start
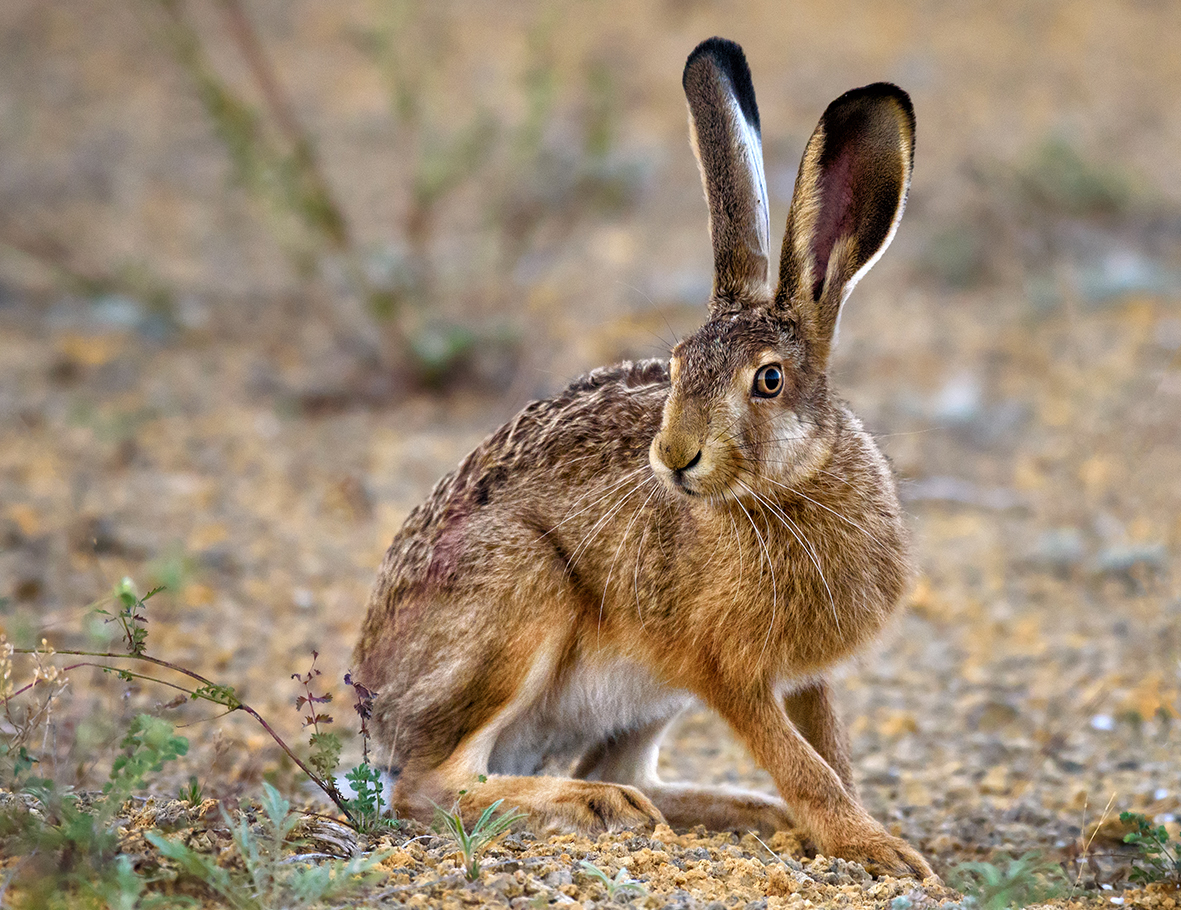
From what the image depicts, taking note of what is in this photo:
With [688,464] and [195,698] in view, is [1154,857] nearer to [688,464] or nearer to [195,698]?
[688,464]

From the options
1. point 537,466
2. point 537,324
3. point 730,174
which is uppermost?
point 537,324

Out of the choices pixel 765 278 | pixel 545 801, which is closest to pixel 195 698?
pixel 545 801

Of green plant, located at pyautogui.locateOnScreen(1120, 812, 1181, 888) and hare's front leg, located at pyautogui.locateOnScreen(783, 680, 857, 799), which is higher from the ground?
hare's front leg, located at pyautogui.locateOnScreen(783, 680, 857, 799)

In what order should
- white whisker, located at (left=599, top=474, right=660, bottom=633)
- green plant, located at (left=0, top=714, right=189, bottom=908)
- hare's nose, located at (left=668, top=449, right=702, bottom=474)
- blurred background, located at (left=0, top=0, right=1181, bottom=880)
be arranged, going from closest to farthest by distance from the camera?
green plant, located at (left=0, top=714, right=189, bottom=908)
hare's nose, located at (left=668, top=449, right=702, bottom=474)
white whisker, located at (left=599, top=474, right=660, bottom=633)
blurred background, located at (left=0, top=0, right=1181, bottom=880)

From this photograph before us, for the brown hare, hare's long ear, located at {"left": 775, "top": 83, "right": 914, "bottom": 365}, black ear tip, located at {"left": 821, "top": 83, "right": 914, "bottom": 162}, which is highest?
black ear tip, located at {"left": 821, "top": 83, "right": 914, "bottom": 162}

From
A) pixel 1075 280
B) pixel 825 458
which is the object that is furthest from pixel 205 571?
pixel 1075 280

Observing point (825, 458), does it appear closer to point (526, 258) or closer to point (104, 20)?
point (526, 258)

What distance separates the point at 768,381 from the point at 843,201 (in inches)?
24.3

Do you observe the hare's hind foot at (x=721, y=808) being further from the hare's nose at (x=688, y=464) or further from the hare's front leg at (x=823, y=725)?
the hare's nose at (x=688, y=464)

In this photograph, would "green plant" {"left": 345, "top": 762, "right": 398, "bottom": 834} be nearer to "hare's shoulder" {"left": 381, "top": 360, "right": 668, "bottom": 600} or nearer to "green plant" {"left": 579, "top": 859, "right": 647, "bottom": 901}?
"green plant" {"left": 579, "top": 859, "right": 647, "bottom": 901}

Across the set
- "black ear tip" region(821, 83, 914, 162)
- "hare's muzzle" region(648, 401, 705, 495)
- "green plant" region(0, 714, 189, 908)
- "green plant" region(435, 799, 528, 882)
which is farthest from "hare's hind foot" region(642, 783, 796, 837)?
"black ear tip" region(821, 83, 914, 162)

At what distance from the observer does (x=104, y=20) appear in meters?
14.3

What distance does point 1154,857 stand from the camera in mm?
3977

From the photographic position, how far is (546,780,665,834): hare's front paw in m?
3.93
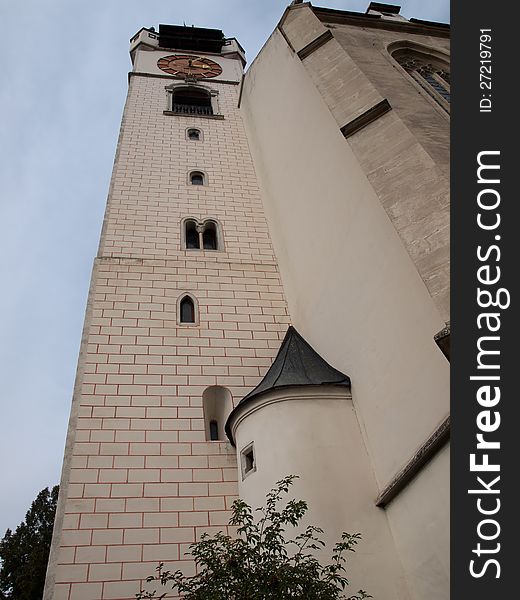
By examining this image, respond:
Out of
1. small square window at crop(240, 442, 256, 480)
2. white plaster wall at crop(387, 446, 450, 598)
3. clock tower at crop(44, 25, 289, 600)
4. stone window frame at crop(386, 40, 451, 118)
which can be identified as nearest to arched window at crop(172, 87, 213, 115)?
clock tower at crop(44, 25, 289, 600)

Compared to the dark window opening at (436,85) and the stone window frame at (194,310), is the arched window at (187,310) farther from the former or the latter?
the dark window opening at (436,85)

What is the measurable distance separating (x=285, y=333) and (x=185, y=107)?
10392 millimetres

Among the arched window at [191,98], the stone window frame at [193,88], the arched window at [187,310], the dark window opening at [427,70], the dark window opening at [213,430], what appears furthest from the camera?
the arched window at [191,98]

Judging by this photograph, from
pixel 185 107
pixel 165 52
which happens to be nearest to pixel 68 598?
pixel 185 107

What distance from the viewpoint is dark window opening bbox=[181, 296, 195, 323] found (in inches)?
414

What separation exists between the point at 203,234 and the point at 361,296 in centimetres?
564

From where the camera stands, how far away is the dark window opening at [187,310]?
10508mm

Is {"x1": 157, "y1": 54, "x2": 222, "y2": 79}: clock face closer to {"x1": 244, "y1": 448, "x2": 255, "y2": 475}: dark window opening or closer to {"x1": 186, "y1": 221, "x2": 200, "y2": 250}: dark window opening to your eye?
{"x1": 186, "y1": 221, "x2": 200, "y2": 250}: dark window opening

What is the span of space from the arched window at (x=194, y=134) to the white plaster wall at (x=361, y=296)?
3790 mm

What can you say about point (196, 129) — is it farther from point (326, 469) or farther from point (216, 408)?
point (326, 469)

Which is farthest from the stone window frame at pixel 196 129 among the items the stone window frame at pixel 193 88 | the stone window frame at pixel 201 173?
the stone window frame at pixel 201 173

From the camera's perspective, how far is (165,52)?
75.7 feet

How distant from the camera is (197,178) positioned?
14.4 meters

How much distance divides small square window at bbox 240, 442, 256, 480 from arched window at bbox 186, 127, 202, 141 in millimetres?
10401
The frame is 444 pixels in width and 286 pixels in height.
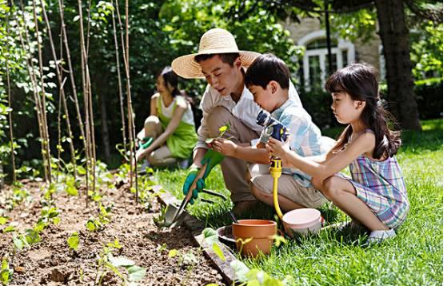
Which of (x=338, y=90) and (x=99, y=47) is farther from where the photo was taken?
(x=99, y=47)

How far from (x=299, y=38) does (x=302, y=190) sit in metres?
14.1

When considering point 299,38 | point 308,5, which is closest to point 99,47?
point 308,5

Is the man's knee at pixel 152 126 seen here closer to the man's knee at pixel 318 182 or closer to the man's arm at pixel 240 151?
the man's arm at pixel 240 151

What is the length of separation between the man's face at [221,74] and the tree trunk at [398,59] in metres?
4.41

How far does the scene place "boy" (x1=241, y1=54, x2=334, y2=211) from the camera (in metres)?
2.64

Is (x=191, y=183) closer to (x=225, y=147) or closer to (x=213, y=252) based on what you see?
(x=225, y=147)

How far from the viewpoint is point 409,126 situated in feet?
23.7

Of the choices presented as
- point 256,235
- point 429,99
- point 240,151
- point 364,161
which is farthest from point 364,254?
point 429,99

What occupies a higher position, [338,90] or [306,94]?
[338,90]

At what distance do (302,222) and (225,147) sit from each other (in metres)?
0.56

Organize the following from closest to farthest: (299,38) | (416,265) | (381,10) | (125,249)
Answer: (416,265) < (125,249) < (381,10) < (299,38)

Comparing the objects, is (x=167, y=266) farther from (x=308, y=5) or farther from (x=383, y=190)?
(x=308, y=5)

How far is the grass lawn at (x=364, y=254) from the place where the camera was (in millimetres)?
1788

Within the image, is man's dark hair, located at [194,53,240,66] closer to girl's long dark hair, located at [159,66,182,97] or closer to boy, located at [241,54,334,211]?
boy, located at [241,54,334,211]
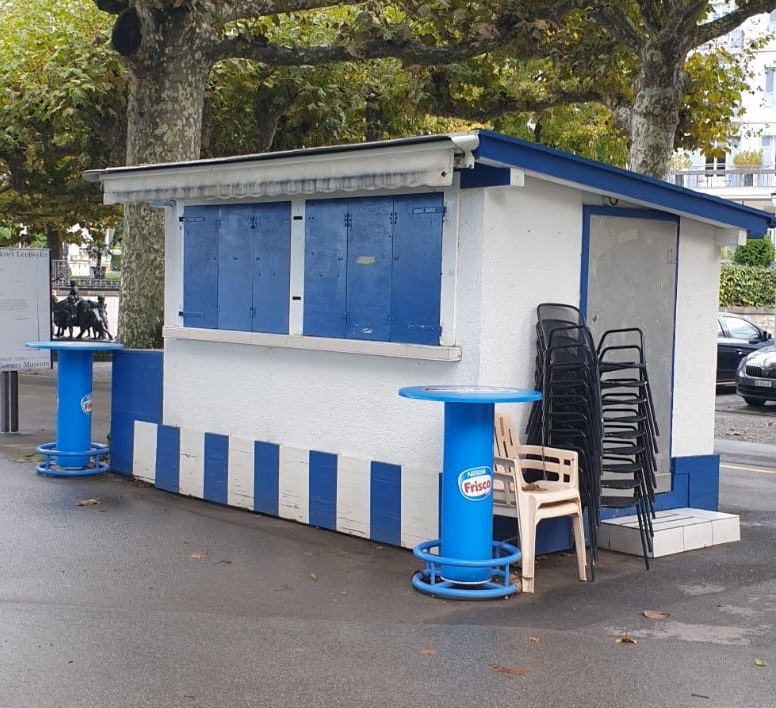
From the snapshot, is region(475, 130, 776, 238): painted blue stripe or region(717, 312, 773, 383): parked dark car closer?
region(475, 130, 776, 238): painted blue stripe

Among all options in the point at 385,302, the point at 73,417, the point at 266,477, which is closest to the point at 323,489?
the point at 266,477

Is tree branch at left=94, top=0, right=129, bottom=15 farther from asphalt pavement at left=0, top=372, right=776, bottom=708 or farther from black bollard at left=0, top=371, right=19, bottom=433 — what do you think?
asphalt pavement at left=0, top=372, right=776, bottom=708

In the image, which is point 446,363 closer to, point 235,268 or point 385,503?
point 385,503

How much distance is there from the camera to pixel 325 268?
8734 mm

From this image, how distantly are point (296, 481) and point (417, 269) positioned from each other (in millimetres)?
1922

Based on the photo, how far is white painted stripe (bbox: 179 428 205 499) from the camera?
981 centimetres

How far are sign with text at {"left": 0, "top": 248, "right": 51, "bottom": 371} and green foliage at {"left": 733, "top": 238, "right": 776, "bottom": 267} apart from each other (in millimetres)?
33835

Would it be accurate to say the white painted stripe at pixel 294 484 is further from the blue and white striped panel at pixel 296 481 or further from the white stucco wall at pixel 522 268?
the white stucco wall at pixel 522 268

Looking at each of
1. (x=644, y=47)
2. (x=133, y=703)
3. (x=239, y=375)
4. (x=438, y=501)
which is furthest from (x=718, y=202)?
(x=644, y=47)

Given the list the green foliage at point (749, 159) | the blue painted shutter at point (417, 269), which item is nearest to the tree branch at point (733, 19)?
the blue painted shutter at point (417, 269)

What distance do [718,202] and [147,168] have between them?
168 inches

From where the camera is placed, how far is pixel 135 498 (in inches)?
388

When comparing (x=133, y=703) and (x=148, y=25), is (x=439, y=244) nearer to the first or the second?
(x=133, y=703)

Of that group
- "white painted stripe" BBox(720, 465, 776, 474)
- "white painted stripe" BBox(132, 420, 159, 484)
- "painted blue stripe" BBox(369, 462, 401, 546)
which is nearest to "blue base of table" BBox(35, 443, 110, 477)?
"white painted stripe" BBox(132, 420, 159, 484)
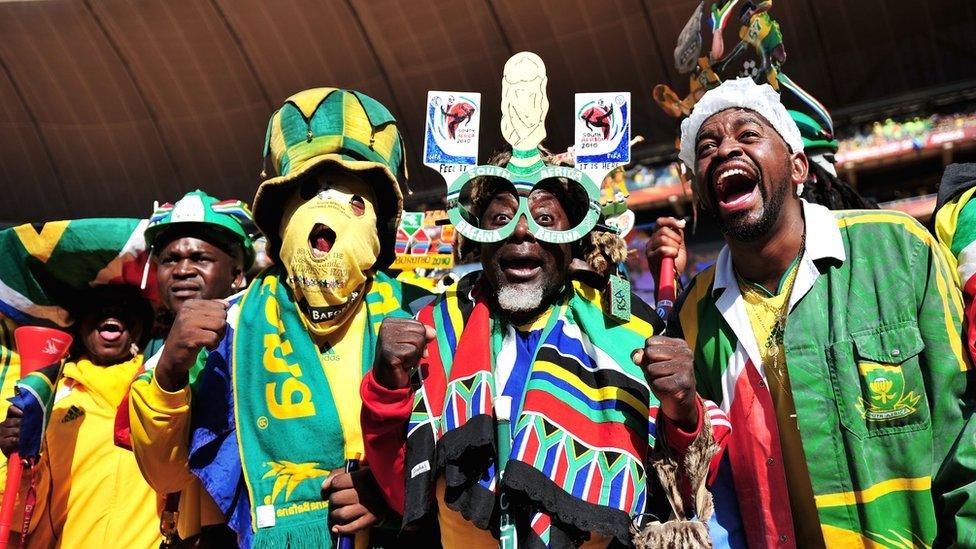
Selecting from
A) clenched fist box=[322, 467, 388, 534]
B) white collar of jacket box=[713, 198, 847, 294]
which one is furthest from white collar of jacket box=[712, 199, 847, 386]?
clenched fist box=[322, 467, 388, 534]

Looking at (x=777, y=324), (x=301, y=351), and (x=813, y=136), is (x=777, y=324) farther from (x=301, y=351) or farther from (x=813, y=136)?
(x=813, y=136)

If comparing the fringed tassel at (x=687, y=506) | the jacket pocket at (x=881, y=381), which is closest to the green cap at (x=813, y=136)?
the jacket pocket at (x=881, y=381)

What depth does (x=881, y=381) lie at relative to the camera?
2432 mm

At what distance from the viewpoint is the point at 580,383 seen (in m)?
2.73

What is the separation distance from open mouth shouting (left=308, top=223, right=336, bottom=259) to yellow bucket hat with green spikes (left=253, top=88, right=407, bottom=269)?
0.27 m

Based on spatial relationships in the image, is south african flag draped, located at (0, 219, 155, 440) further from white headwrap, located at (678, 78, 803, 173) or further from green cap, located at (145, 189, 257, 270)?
white headwrap, located at (678, 78, 803, 173)

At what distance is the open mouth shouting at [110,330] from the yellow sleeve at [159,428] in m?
1.36

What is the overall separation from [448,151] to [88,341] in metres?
2.26

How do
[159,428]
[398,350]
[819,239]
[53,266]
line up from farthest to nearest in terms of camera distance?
[53,266], [159,428], [819,239], [398,350]

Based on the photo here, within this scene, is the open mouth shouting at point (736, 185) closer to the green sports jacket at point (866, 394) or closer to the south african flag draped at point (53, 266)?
the green sports jacket at point (866, 394)

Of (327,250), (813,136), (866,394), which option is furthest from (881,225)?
(327,250)

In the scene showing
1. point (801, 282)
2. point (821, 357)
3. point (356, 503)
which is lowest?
point (356, 503)

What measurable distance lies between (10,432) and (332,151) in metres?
1.80

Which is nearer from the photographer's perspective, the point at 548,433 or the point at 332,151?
the point at 548,433
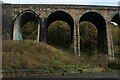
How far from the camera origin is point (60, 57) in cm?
2577

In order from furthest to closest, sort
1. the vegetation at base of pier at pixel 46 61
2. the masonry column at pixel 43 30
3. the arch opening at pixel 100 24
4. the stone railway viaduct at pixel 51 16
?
1. the arch opening at pixel 100 24
2. the masonry column at pixel 43 30
3. the stone railway viaduct at pixel 51 16
4. the vegetation at base of pier at pixel 46 61

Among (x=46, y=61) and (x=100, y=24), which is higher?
(x=100, y=24)

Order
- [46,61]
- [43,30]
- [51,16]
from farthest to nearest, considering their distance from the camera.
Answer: [51,16] → [43,30] → [46,61]

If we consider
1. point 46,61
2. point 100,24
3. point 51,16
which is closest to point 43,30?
point 51,16

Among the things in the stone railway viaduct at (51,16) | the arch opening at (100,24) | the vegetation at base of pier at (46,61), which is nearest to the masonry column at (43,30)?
the stone railway viaduct at (51,16)

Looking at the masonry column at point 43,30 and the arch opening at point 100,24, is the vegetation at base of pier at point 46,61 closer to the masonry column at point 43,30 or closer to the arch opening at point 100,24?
the masonry column at point 43,30

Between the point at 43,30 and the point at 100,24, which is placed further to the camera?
the point at 100,24

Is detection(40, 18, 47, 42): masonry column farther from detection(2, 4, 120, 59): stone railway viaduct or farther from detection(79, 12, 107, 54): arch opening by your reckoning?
detection(79, 12, 107, 54): arch opening

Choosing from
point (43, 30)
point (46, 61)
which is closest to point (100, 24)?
point (43, 30)

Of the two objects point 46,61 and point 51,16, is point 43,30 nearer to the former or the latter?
point 51,16

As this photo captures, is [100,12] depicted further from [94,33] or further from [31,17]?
[94,33]

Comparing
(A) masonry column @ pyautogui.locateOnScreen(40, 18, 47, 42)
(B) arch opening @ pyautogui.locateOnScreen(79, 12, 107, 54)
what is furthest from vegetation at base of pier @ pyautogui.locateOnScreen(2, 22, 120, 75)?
(B) arch opening @ pyautogui.locateOnScreen(79, 12, 107, 54)

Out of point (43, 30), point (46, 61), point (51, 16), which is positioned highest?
point (51, 16)

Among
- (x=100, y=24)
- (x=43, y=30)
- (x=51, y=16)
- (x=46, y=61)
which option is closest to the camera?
(x=46, y=61)
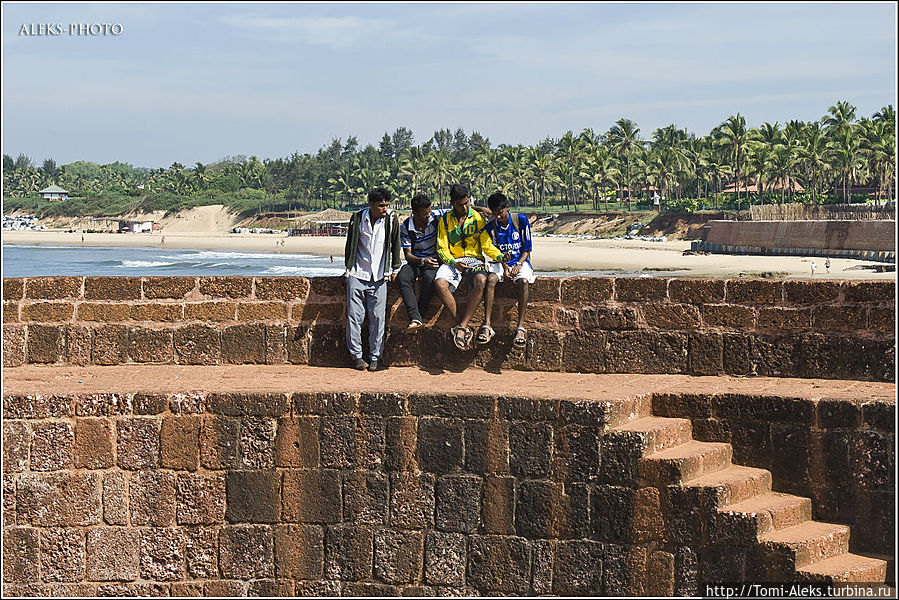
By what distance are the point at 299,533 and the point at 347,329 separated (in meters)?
1.72

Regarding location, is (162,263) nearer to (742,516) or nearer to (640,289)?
(640,289)

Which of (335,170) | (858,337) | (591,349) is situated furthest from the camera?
(335,170)

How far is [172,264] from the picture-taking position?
5669 cm

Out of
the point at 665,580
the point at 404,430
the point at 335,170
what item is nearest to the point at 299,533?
the point at 404,430

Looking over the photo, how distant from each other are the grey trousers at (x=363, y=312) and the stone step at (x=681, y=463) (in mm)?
2433

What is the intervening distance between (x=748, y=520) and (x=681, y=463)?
468 millimetres

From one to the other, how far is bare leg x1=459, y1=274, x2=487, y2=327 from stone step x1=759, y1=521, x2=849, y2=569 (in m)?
2.70

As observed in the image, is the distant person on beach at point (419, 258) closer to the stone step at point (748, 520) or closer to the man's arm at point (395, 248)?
the man's arm at point (395, 248)

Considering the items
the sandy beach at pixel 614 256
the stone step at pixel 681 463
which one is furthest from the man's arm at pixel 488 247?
the sandy beach at pixel 614 256

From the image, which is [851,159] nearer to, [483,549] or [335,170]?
[335,170]

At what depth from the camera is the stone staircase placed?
589cm

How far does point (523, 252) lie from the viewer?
7.95 m

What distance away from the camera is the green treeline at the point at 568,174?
89562 mm

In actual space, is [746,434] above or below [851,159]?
below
end
Directions for this task – Pull out every line in the items above that contains the word "other" and copy each one. Case counts.

Final answer –
At what distance do (302,222) and (225,147) sit from each other (in metres)?
From this image, how distantly are point (296, 481) and point (417, 269) positioned from each other (in millimetres)?
How far are sign with text at {"left": 0, "top": 248, "right": 51, "bottom": 371} and green foliage at {"left": 733, "top": 238, "right": 776, "bottom": 267} apart from each other (in millimetres)?
Looking over the photo, how distant from each other are the grey trousers at (x=363, y=312) and the stone step at (x=681, y=463) (in mm)?
From one to the other, how far is bare leg x1=459, y1=274, x2=487, y2=327 from stone step x1=759, y1=521, x2=849, y2=569 (in m)?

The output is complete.